§ **DATASET RECORDS**:
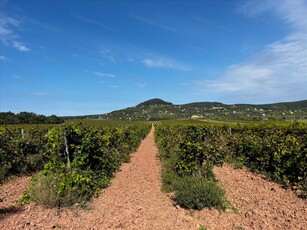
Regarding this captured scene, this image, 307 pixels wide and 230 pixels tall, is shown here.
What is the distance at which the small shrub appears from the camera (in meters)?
5.91

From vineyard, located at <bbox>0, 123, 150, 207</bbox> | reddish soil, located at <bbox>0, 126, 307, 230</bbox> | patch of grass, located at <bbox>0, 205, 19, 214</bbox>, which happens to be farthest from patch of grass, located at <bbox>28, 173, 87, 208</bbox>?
patch of grass, located at <bbox>0, 205, 19, 214</bbox>

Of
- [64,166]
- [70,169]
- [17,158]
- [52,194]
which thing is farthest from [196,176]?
[17,158]

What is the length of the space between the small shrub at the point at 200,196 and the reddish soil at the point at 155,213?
19 centimetres

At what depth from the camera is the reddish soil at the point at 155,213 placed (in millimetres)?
5094

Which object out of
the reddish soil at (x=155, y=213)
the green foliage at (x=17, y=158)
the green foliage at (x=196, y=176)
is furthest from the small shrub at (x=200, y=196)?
the green foliage at (x=17, y=158)

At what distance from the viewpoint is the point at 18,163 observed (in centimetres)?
998

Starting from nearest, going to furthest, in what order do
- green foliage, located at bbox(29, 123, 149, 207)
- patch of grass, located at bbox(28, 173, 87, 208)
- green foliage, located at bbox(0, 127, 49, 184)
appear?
patch of grass, located at bbox(28, 173, 87, 208)
green foliage, located at bbox(29, 123, 149, 207)
green foliage, located at bbox(0, 127, 49, 184)

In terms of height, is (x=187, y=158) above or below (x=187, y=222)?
above

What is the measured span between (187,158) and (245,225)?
11.1 feet

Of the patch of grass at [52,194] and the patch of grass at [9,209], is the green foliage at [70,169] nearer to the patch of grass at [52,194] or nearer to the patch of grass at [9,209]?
the patch of grass at [52,194]

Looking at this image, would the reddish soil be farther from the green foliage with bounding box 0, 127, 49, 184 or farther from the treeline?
the treeline

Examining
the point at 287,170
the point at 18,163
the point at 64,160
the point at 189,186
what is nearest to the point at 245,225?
the point at 189,186

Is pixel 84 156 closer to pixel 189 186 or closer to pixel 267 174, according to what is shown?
pixel 189 186

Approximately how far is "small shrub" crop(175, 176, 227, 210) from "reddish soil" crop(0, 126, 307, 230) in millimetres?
191
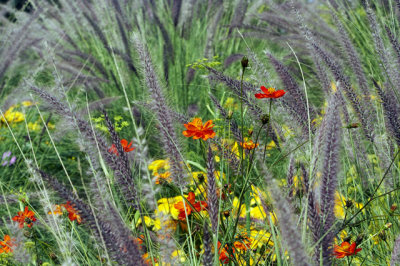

§ **PROBLEM TO SOLVE**: Rewrite all of the material above with "small shrub" changed to "low bush" everywhere it occurs, and keep everything else the same. Leave out the pictures.

§ **ANSWER FOR THIS EXERCISE**:
Regarding this captured scene, this image, 307 pixels wide and 230 pixels tall, is shown here.
What is the distance at which the low bush appears from the camera (in meters)?
5.91

From vineyard, located at <bbox>0, 123, 150, 207</bbox> | reddish soil, located at <bbox>0, 126, 307, 230</bbox> | patch of grass, located at <bbox>0, 205, 19, 214</bbox>, which happens to be farthest from patch of grass, located at <bbox>28, 173, 87, 208</bbox>?
patch of grass, located at <bbox>0, 205, 19, 214</bbox>

Of
- [64,166]
- [70,169]
- [17,158]
- [52,194]
which thing is farthest from [196,176]?
[17,158]

What is the length of the space between the low bush at the point at 200,196 and the reddish soil at the point at 155,213?
19 centimetres

At what depth from the camera is the reddish soil at the point at 155,213 placed (in millimetres)?
5094

Which object out of
the reddish soil at (x=155, y=213)
the green foliage at (x=17, y=158)
the green foliage at (x=196, y=176)
is furthest from the low bush at (x=200, y=196)?
the green foliage at (x=17, y=158)

At what distance from the viewpoint is the point at 18,163 observed (in centimetres)?
998

Starting from nearest, going to furthest, in what order do
- green foliage, located at bbox(29, 123, 149, 207)
- patch of grass, located at bbox(28, 173, 87, 208)
- green foliage, located at bbox(0, 127, 49, 184)
appear?
patch of grass, located at bbox(28, 173, 87, 208)
green foliage, located at bbox(29, 123, 149, 207)
green foliage, located at bbox(0, 127, 49, 184)

In terms of height, is (x=187, y=158) above or below (x=187, y=222)?
above

What is the measured span between (187,158) and (245,225)?
11.1 feet

Of the patch of grass at [52,194] and the patch of grass at [9,209], is the green foliage at [70,169] nearer to the patch of grass at [52,194] or nearer to the patch of grass at [9,209]?
the patch of grass at [52,194]

Looking at this image, would the reddish soil be farther from the green foliage with bounding box 0, 127, 49, 184 or farther from the treeline?
the treeline

Examining
the point at 287,170
the point at 18,163
the point at 64,160
the point at 189,186
what is nearest to the point at 245,225?
the point at 189,186

Is pixel 84 156 closer to pixel 189 186 or closer to pixel 267 174, according to what is shown?
pixel 189 186

Approximately how far is "low bush" crop(175, 176, 227, 210) from "reddish soil" crop(0, 126, 307, 230) in millimetres?
191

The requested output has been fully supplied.